How to Define and Affirm Your College's Culture

How to Define and Affirm Your College's Culture

A Conversation With Shirley Collado, Ithaca College President

Note: This interview, Episode 6 of the Weekly Wisdom Series, originally aired on May 18, 2020 as part of the University Innovation Alliance’s Innovating Together podcast, appearing live on Facebook, Twitter, and LinkedIn.

The Innovating Together podcast is created through a partnership of the University Innovation Alliance (UIA) and Inside Higher Ed. I'm UIA's Executive Director, and my co-host for this podcast is Jeff Selingo, author, journalist, and special advisor at Arizona State University. In Episode 6 of Innovating Together's Weekly Wisdom series, we had an inspiring conversation with Dr. Shirley Collado of Ithaca College. President Collado is engaged in an act of what she calls "bold realism," which is nothing less than forging ahead with her institution's visionary new strategic plan amidst the drastic pivot that the COVID-19 pandemic has demanded from all college presidents. Her history of reorganization initiatives and passionate equity lend her wisdom a stirring positivity.

A Moment for Embracing Change
When we spoke with President Collado, she had just announced her administration's intent to restart Ithaca College's in-person education in early October. "I'm carrying the weight of enormous decisions that need to be carried out in a collaborative way, for the public good, in a market that’s completely shifting," she told us. She characterized the reopening as a product of data-driven, science-based, and methodical yet nimble decision making. She added, "We really thought that starting in October would give us a runway that would allow our faculty and staff to be innovative, to follow a carefully-planned-out emergency health safety management plan that would be in line with the state. And for families who are thinking about their child returning to college or going to college for the first time that they know they’re coming to a place that’s really thought this through."

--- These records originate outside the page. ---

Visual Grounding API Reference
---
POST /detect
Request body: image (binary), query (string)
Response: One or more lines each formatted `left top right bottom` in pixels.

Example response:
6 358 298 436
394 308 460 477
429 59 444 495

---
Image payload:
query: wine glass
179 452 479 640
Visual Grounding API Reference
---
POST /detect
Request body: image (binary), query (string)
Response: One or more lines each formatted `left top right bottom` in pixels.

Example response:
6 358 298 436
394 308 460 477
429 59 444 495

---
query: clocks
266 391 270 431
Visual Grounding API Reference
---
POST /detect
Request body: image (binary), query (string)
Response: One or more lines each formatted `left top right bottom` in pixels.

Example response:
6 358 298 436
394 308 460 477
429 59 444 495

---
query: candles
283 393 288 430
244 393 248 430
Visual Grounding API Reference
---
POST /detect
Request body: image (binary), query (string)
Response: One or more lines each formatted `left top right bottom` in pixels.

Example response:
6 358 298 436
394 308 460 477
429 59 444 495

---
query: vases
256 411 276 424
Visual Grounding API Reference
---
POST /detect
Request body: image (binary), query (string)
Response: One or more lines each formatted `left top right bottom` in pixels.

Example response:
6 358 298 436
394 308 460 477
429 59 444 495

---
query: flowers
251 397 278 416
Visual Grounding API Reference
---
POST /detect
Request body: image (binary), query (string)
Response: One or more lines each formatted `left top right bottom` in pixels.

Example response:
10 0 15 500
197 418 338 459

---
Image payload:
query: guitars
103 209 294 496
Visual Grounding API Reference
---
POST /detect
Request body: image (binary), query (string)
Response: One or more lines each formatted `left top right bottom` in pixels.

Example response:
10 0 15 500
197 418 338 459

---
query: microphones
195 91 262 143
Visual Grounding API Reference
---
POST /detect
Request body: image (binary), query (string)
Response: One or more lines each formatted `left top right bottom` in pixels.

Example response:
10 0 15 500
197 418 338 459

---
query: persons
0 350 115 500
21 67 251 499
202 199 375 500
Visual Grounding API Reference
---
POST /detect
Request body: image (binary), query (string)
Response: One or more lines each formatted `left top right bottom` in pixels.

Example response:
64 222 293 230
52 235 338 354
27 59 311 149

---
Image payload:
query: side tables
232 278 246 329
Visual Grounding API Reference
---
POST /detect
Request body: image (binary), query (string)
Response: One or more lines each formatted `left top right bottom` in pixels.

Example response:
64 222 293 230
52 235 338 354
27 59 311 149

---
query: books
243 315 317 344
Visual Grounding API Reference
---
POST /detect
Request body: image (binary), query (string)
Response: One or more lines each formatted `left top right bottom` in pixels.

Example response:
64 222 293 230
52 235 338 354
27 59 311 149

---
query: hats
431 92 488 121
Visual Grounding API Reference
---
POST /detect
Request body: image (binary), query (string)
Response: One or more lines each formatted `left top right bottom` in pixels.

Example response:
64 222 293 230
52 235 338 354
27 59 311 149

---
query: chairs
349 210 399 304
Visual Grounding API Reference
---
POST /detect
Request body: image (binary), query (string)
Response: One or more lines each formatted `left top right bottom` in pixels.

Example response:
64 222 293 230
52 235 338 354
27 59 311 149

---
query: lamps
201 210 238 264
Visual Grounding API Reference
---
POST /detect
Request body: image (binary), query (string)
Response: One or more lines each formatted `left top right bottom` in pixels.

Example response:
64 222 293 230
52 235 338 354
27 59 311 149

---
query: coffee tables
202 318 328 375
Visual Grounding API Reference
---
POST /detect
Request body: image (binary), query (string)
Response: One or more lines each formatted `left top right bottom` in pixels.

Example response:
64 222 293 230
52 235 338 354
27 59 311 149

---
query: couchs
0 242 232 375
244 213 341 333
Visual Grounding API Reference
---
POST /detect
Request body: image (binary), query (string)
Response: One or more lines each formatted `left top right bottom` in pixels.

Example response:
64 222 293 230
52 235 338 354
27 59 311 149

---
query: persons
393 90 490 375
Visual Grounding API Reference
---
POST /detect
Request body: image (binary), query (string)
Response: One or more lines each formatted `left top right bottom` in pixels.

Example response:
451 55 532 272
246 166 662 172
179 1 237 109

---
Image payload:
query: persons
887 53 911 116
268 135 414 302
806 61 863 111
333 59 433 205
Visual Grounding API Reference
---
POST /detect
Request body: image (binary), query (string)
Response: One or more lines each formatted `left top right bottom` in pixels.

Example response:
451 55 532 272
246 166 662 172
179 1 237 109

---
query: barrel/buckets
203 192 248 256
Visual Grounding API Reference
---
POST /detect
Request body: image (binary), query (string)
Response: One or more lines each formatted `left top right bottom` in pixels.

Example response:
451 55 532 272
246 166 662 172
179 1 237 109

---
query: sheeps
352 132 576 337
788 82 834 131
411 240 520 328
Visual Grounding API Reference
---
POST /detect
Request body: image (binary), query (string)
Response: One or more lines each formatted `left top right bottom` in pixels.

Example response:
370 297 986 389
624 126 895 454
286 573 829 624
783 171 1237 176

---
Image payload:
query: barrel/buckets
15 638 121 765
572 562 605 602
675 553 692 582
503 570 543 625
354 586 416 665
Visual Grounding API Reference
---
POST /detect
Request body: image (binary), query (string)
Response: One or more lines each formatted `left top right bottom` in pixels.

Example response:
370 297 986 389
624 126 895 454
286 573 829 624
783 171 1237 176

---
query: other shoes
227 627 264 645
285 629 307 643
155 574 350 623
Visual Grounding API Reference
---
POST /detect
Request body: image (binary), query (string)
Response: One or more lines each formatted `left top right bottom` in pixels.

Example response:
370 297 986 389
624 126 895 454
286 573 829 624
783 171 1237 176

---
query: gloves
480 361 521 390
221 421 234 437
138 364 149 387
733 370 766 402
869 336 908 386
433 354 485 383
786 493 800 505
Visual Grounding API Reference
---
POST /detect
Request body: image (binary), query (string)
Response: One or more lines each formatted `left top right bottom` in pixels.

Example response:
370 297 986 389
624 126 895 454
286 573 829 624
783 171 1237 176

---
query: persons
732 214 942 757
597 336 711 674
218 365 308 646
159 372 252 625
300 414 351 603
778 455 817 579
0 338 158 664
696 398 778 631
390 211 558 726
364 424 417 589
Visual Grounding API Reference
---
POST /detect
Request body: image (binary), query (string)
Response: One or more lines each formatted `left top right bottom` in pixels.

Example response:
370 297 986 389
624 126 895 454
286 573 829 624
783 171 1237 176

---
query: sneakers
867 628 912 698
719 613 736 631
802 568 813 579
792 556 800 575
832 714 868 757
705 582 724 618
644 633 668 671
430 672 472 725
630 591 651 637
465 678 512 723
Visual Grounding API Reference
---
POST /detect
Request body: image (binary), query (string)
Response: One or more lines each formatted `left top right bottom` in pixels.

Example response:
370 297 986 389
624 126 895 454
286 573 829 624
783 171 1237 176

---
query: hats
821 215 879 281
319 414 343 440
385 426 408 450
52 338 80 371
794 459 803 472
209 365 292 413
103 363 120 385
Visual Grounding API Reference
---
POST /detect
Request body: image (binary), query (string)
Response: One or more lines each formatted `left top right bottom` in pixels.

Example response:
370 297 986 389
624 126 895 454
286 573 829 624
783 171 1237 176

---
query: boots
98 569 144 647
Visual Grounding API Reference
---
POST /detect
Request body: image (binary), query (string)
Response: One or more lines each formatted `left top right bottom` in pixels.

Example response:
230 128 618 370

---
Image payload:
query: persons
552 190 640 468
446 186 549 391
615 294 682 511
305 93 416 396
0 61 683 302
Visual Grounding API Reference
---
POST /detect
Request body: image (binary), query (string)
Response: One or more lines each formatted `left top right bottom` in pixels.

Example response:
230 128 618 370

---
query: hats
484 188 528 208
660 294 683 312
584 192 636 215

She explained that the decision to reopen in pandemic-wracked New York State "comes on the heels of us putting together some pretty amazing and innovative summer programs, all virtual, courses and virtual engagement strategies for returning and new students, to really promote student success, yield and retention, which is a big part of our strategic plan, Ithaca Forever." Essentially, President Collado saw the crisis as an opportunity. "We already knew that we needed to embrace some huge structural changes," she said, "so in some bizarre way this crisis allowed for some light to be shed rather radically to activate change that perhaps for us was going to take three to four years."

"In a crisis, you have to be really honest about what your values are and what your real priorities are," she told us. "And so in some ways, as a leader, it’s given me the opportunity to really commit our community to what we said we were going to do, and then ask how are we going to do it given our circumstances and with the most sense of urgency and braveness and honesty?"

Quote from Shirley Collado re: honesty about values and priorities in a crisis, and commitment to community.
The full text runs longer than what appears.